種々の実施形態では、抗癌剤は、チロシンキナーゼ阻害剤（ＴＫＩ）である。特定の実施形態では、ＴＫＩは、ＥＧＦＲ−ＴＫＩである。具体的実施形態では、ＥＧＦＲ−ＴＫＩは、エルロチニブ（タルセバ）である。具体的実施形態では、ＴＫＩは、ゲフィチニブである。特定の実施形態では、ＴＫＩは、アパチニブ、カボザンチニブ、カネルチニブ、クレノラニブ、ダムナカンタール、フォレチニブ、フォスタマチニブ、インテダニブ、リニファニブ、モテサニブ、ムブリチニブ、バタラニブ、またはベムラフェニブである。

種々の実施形態では、ｍｉＲＮＡは、ｍｉＲ−３７９、ｍｉＲ−３７９^＊、ｍｉＲ−１９３ｂ、ｍｉＲ−１９３ｂ^＊、ｍｉＲ−４０９−５ｐ、ｍｉＲ−４０９−３ｐ、ｍｉＲ−１５４、および／またはｍｉＲ−１５４^＊である。種々の実施形態では、ｍｉＲＮＡは、成熟ｍｉＲ−３７９、ｍｉＲ−３７９^＊、ｍｉＲ−１９３ｂ、ｍｉＲ−１９３ｂ^＊、ｍｉＲ−４０９−５ｐ、ｍｉＲ−４０９−３ｐ、ｍｉＲ−１５４、および／またはｍｉＲ−１５４^＊である。具体的実施形態では、ｍｉＲＮＡは、成熟ｍｉＲ−３７９、ｍｉＲ−１９３ｂ、ｍｉＲ−４０９−５ｐ、ｍｉＲ−４０９−３ｐ、および／またはｍｉＲ−１５４^＊である。種々の実施形態では、ｍｉＲＮＡは、配列番号２、配列番号３、配列番号５、配列番号６、配列番号８、配列番号９、配列番号１１、または配列番号１２によって開示される通りの配列を有する。具体的実施形態では、ｍｉＲＮＡは、配列番号２、配列番号５、配列番号８、配列番号９、または配列番号１２によって開示される通りの配列を有する。

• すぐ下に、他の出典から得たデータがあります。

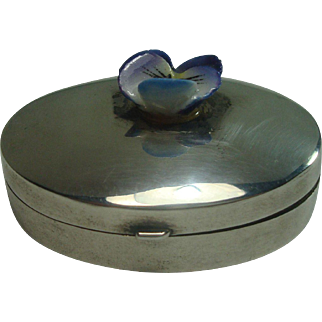 Ari Norman Sterling Oval Pill Box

具体的実施形態では、ｍｉＲＮＡは、ｍｉＲ−３７９、ｍｉＲ−３７９^＊、ｍｉＲ−１５４、および／またはｍｉＲ−１５４^＊である。種々の実施形態では、ｍｉＲＮＡは、成熟ｍｉＲ−３７９、ｍｉＲ−３７９^＊、ｍｉＲ−１５４、および／またはｍｉＲ−１５４^＊である。具体的実施形態では、ｍｉＲＮＡは、成熟ｍｉＲ−３７９および／またはｍｉＲ−１５４^＊である。種々の実施形態では、ｍｉＲＮＡは、配列番号２、配列番号３、配列番号１１、または配列番号１２によって開示される通りの配列を有する。具体的実施形態では、ｍｉＲＮＡは、配列番号２または配列番号１２によって開示される通りの配列を有する。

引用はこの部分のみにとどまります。